» **Brano proposto**
Borsa al manubrio (20L) e borsetta per borraccia Alpkit.
Alla forcella Salsa Anything cage e Gorilla cage con sacche a tenuta stagna “Sea to summit” da 7 litri.
Top tube bag da Rhinowalk.
Chris ha usato una Cube reaction SL 29, copertoni 29×2.25 (racing Ralph e rocket ron).
Borsa sottosella Apidura expedition (17L), frame bag da PlanetX.
Al manubrio Salsa exp Anything cradle con borsa stagna Ortlieb. Tailfin suspension fork mount con cargo cage x3, una sacca stagna “Sea to summit” e due “Revelate design polecat”.
Top tube bag and 2 borse porta boraccia da manubrio da Rhinowalk.
Che preparazione è servita?

» **Dati forniti**
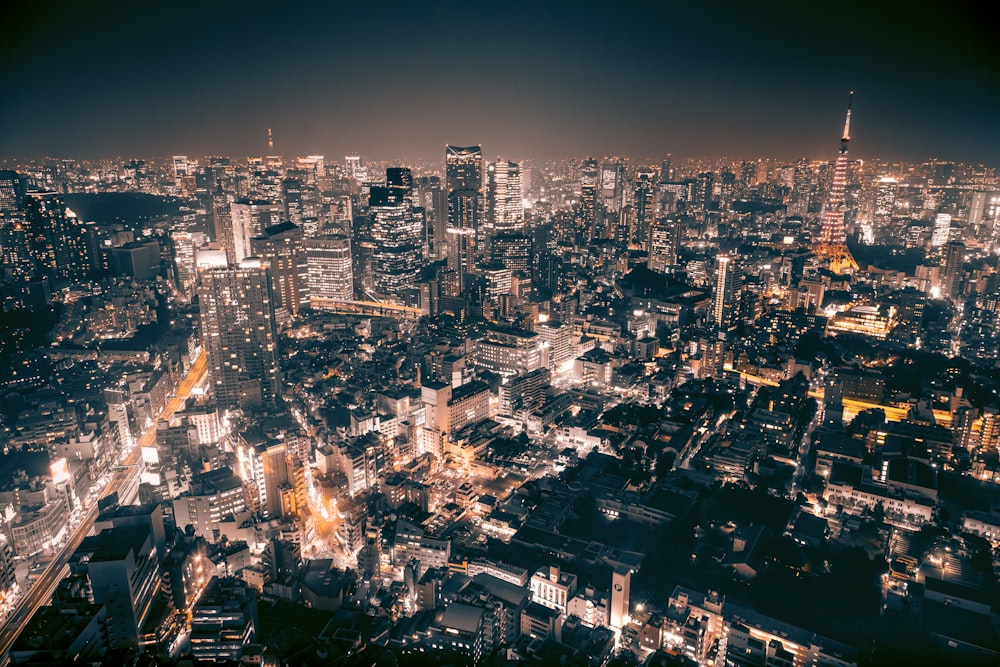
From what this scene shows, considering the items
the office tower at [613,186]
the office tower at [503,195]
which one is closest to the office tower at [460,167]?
→ the office tower at [503,195]

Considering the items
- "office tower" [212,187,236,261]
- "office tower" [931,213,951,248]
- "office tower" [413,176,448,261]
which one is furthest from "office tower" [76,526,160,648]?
"office tower" [931,213,951,248]

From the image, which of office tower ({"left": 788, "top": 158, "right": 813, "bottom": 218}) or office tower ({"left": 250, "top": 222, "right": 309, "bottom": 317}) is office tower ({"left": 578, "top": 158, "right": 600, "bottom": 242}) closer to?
office tower ({"left": 788, "top": 158, "right": 813, "bottom": 218})

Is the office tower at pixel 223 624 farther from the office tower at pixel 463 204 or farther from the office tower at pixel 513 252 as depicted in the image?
the office tower at pixel 513 252

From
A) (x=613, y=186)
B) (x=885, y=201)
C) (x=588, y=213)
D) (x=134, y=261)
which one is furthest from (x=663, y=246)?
(x=134, y=261)

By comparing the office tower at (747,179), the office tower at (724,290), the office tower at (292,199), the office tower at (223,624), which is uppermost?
the office tower at (747,179)

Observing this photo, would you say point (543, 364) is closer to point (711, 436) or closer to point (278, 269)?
point (711, 436)

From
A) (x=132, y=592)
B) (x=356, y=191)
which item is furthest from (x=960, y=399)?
(x=356, y=191)
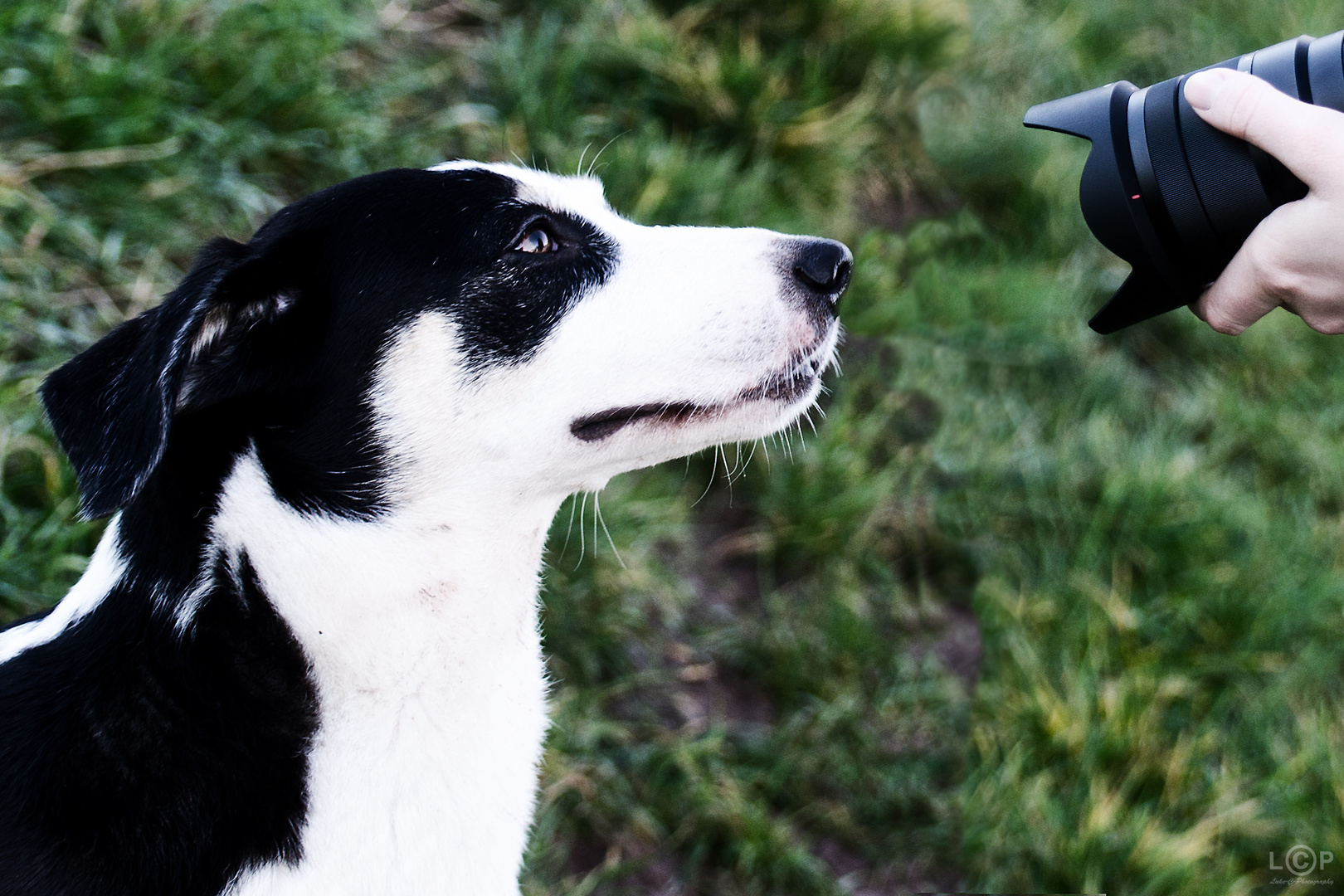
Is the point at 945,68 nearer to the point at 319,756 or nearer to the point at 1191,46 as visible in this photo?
the point at 1191,46

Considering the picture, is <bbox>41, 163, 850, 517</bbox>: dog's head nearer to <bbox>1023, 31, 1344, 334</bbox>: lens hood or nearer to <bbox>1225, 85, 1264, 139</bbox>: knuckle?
<bbox>1023, 31, 1344, 334</bbox>: lens hood

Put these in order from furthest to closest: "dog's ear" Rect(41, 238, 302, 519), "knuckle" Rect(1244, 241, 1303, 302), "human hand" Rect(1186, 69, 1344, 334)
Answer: "knuckle" Rect(1244, 241, 1303, 302) < "human hand" Rect(1186, 69, 1344, 334) < "dog's ear" Rect(41, 238, 302, 519)

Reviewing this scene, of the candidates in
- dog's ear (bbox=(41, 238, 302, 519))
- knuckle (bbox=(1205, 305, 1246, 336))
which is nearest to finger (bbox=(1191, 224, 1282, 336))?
knuckle (bbox=(1205, 305, 1246, 336))

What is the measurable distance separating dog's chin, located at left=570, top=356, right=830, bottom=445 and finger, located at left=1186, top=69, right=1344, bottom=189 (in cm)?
75

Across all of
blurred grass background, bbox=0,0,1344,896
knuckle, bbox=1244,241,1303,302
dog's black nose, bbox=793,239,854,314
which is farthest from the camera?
blurred grass background, bbox=0,0,1344,896

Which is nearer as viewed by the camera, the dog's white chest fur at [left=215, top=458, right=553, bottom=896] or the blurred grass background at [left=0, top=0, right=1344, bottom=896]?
the dog's white chest fur at [left=215, top=458, right=553, bottom=896]

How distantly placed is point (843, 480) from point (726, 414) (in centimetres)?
173

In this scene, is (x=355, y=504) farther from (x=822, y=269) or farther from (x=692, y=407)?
(x=822, y=269)

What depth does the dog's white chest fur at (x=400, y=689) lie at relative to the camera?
1729 millimetres

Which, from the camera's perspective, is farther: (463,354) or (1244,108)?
(463,354)

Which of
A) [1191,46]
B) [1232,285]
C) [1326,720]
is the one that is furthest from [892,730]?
[1191,46]

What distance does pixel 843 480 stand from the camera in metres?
3.55

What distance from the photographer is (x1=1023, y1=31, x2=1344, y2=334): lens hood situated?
1.76m

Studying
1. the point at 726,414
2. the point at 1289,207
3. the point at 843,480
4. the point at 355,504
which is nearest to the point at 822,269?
the point at 726,414
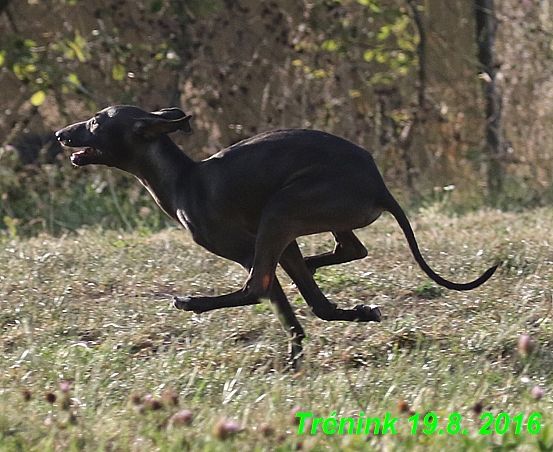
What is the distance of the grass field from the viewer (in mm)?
3098

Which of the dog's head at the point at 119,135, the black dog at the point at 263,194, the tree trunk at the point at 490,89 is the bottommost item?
the tree trunk at the point at 490,89

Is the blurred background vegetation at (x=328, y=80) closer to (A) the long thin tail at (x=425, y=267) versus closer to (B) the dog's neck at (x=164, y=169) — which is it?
(B) the dog's neck at (x=164, y=169)

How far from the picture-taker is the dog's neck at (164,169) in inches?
181

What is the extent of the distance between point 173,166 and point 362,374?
131cm

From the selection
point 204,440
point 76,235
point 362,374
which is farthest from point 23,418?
point 76,235

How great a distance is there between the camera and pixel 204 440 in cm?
292

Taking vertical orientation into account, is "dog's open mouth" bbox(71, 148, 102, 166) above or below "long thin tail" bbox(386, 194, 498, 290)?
above

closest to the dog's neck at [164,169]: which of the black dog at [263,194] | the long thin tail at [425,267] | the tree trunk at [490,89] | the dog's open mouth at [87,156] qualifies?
the black dog at [263,194]

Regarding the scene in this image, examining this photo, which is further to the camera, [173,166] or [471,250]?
[471,250]

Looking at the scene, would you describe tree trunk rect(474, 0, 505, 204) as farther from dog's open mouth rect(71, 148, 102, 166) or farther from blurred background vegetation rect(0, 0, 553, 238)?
dog's open mouth rect(71, 148, 102, 166)

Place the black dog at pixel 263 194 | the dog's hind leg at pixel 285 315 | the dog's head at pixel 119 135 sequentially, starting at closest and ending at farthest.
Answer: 1. the black dog at pixel 263 194
2. the dog's hind leg at pixel 285 315
3. the dog's head at pixel 119 135

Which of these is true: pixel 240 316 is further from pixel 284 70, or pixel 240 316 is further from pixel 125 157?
pixel 284 70

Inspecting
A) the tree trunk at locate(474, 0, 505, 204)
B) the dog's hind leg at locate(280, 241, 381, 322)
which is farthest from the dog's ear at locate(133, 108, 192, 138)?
the tree trunk at locate(474, 0, 505, 204)

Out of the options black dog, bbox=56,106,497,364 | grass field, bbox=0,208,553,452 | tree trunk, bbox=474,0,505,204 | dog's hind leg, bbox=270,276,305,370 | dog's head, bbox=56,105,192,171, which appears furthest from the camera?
tree trunk, bbox=474,0,505,204
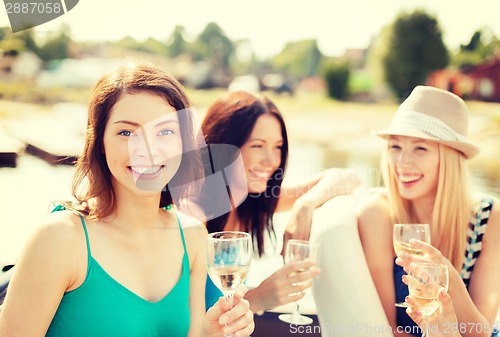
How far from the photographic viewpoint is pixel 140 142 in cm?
126

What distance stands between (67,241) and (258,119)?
124 centimetres

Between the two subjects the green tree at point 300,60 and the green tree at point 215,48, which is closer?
the green tree at point 300,60

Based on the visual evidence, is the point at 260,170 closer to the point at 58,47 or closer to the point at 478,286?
the point at 478,286

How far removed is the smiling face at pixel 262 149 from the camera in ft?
Result: 7.41

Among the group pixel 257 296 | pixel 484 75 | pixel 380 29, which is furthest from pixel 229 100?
pixel 380 29

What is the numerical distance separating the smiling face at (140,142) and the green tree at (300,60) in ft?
Result: 12.1

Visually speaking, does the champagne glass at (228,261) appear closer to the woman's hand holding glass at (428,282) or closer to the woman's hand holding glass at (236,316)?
the woman's hand holding glass at (236,316)

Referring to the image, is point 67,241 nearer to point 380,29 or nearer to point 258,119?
point 258,119

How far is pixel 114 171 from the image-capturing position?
1269 millimetres

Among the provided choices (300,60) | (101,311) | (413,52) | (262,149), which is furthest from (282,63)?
(101,311)

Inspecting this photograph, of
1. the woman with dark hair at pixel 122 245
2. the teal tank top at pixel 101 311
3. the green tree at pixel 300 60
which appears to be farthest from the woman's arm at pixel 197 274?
the green tree at pixel 300 60

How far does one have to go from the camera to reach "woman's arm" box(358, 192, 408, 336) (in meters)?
1.94

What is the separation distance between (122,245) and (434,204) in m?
1.36

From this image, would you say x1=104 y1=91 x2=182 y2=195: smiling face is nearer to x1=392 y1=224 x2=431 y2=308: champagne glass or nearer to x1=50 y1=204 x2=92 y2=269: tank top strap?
x1=50 y1=204 x2=92 y2=269: tank top strap
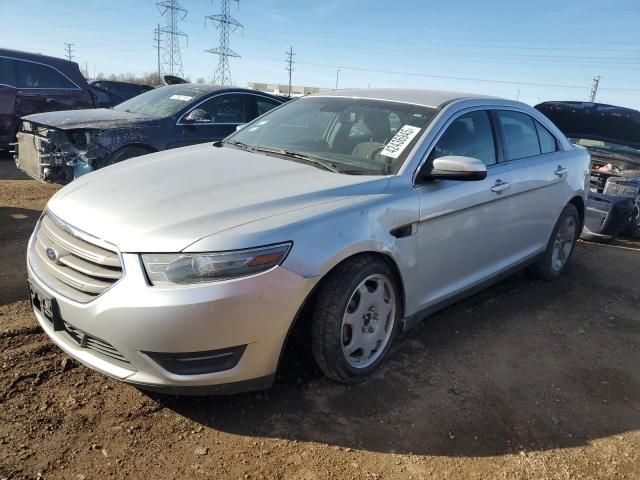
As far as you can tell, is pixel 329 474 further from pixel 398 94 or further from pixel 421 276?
pixel 398 94

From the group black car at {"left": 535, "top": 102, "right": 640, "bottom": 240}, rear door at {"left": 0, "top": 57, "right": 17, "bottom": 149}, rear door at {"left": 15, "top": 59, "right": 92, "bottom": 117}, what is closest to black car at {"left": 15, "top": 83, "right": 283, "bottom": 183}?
rear door at {"left": 0, "top": 57, "right": 17, "bottom": 149}

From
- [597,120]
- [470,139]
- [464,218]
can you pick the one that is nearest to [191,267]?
[464,218]

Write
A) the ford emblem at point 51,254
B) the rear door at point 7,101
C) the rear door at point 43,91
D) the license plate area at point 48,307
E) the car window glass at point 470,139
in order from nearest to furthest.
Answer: the license plate area at point 48,307, the ford emblem at point 51,254, the car window glass at point 470,139, the rear door at point 7,101, the rear door at point 43,91

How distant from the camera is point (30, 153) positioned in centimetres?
614

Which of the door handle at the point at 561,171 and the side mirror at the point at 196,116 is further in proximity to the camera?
the side mirror at the point at 196,116

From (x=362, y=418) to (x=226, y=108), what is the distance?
5350mm

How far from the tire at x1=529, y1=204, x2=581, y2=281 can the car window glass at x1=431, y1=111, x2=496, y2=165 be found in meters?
1.39

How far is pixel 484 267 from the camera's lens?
3797mm

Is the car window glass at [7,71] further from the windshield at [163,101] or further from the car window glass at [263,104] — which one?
the car window glass at [263,104]

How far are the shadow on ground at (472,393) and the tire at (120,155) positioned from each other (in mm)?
3686

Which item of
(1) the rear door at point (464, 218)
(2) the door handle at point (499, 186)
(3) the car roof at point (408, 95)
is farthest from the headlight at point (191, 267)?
(2) the door handle at point (499, 186)

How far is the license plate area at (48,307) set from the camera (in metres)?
2.47

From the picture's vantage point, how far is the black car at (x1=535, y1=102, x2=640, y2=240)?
20.2 ft

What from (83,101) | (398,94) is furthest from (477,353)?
(83,101)
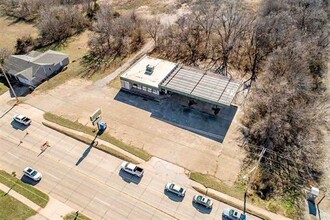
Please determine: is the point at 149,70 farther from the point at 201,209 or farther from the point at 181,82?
the point at 201,209

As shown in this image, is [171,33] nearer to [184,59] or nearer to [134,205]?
[184,59]

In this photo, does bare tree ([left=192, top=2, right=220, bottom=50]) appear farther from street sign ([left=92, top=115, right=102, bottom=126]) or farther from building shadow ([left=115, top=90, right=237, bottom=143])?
street sign ([left=92, top=115, right=102, bottom=126])

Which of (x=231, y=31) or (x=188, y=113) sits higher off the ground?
(x=231, y=31)

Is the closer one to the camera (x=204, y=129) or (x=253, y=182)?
(x=253, y=182)

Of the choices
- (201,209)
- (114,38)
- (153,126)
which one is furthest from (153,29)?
(201,209)

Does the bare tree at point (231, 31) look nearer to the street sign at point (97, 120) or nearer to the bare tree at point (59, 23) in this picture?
the street sign at point (97, 120)

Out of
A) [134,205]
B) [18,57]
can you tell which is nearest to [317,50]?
[134,205]
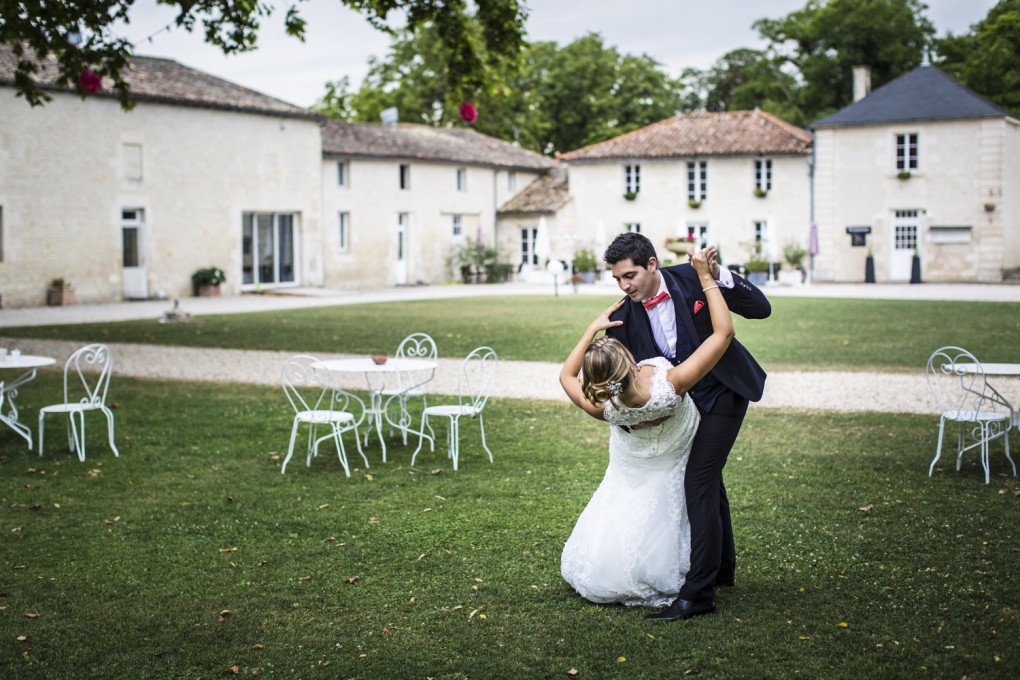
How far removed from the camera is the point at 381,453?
30.3 ft

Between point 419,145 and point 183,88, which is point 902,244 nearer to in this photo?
point 419,145

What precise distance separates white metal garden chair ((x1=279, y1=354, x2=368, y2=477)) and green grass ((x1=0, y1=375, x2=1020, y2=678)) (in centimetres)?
24

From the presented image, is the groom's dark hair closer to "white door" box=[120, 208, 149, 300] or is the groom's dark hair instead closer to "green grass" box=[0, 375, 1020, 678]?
"green grass" box=[0, 375, 1020, 678]

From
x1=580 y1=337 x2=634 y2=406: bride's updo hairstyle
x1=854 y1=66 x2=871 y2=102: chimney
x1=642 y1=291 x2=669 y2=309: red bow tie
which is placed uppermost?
x1=854 y1=66 x2=871 y2=102: chimney

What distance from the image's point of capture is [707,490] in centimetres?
506

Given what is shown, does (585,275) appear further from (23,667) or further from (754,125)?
(23,667)

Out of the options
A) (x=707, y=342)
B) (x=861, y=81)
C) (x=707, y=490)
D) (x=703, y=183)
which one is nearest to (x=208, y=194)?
(x=703, y=183)

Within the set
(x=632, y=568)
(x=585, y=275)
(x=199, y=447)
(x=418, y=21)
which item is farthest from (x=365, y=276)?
(x=632, y=568)

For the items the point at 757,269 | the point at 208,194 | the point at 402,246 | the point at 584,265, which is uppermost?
the point at 208,194

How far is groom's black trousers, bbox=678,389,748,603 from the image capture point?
5051mm

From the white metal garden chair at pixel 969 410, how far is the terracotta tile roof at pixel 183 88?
2293 centimetres

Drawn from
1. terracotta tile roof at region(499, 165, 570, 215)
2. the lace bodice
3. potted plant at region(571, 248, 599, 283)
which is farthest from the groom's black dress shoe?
terracotta tile roof at region(499, 165, 570, 215)

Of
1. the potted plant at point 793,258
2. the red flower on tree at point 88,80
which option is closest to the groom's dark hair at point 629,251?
the red flower on tree at point 88,80

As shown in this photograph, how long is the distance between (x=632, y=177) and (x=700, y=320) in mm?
38227
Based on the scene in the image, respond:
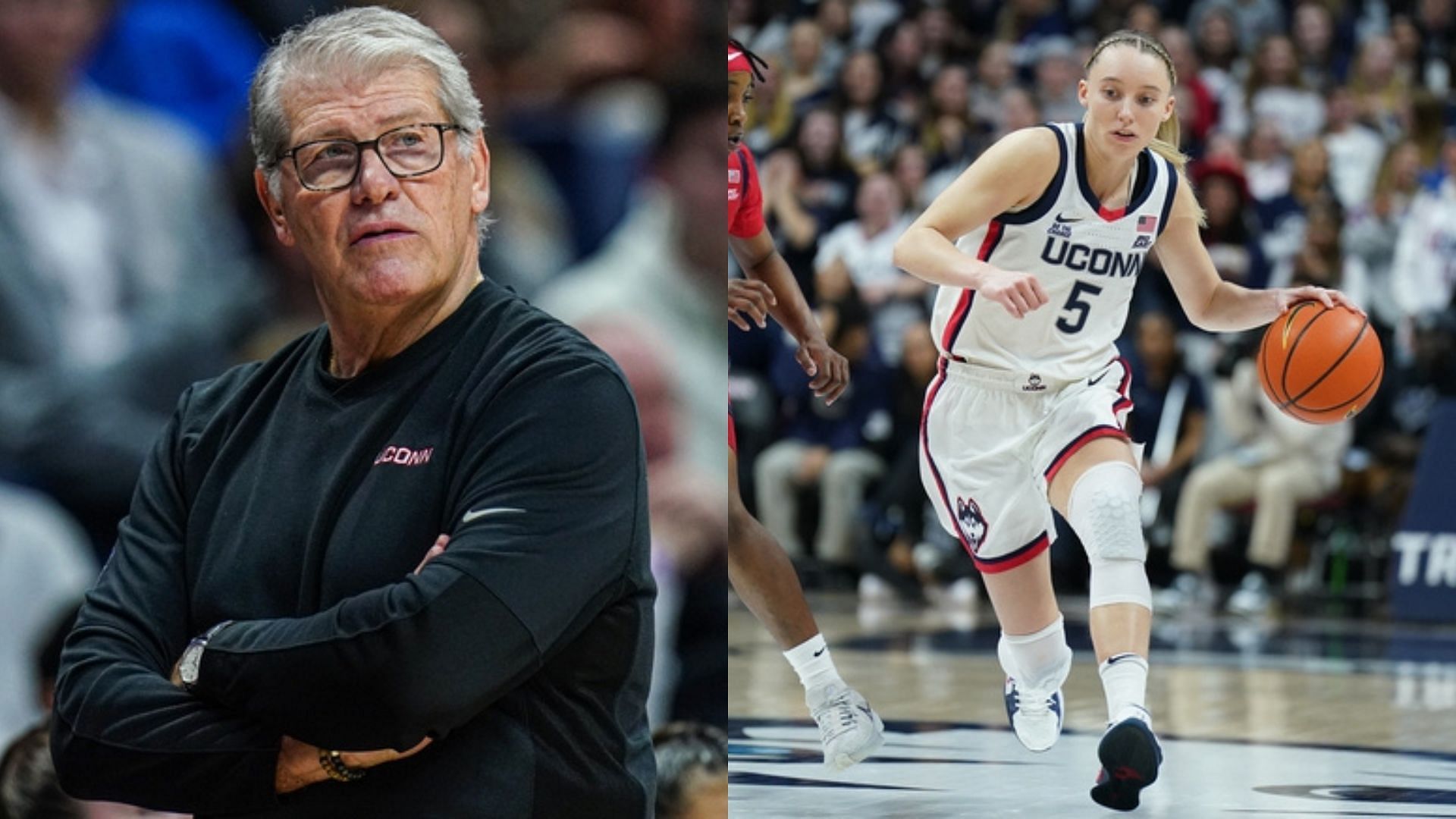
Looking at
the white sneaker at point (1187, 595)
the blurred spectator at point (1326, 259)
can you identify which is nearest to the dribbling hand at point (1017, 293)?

» **Attività da completare**
(A) Riporta dal brano proposto la parte che si apre con le parole "Al manubrio Salsa" e si chiude con "preparazione è servita?".
(B) Rispondi alle domande seguenti in base al brano proposto.
(i) Quale bicicletta ha usato Chris?
(ii) Qual è la capienza della borsa sottosella Apidura expedition?
(iii) Da quale marca proviene la frame bag?
(C) Elenca tutte le capacità in litri indicate nel brano proposto e specifica per ciascuna a quale borsa o sacca si riferisce.
Il materiale non ha alcun ruolo in questo lavoro.

» **Elenco delle soluzioni**
(A)
Al manubrio Salsa exp Anything cradle con borsa stagna Ortlieb. Tailfin suspension fork mount con cargo cage x3, una sacca stagna “Sea to summit” e due “Revelate design polecat”.
Top tube bag and 2 borse porta boraccia da manubrio da Rhinowalk.
Che preparazione è servita?

(B)
(i) Una Cube reaction SL 29.
(ii) 17 litri.
(iii) Da PlanetX.

(C)
20 litri: borsa al manubrio Alpkit
7 litri: sacche a tenuta stagna "Sea to summit" alla forcella
17 litri: borsa sottosella Apidura expedition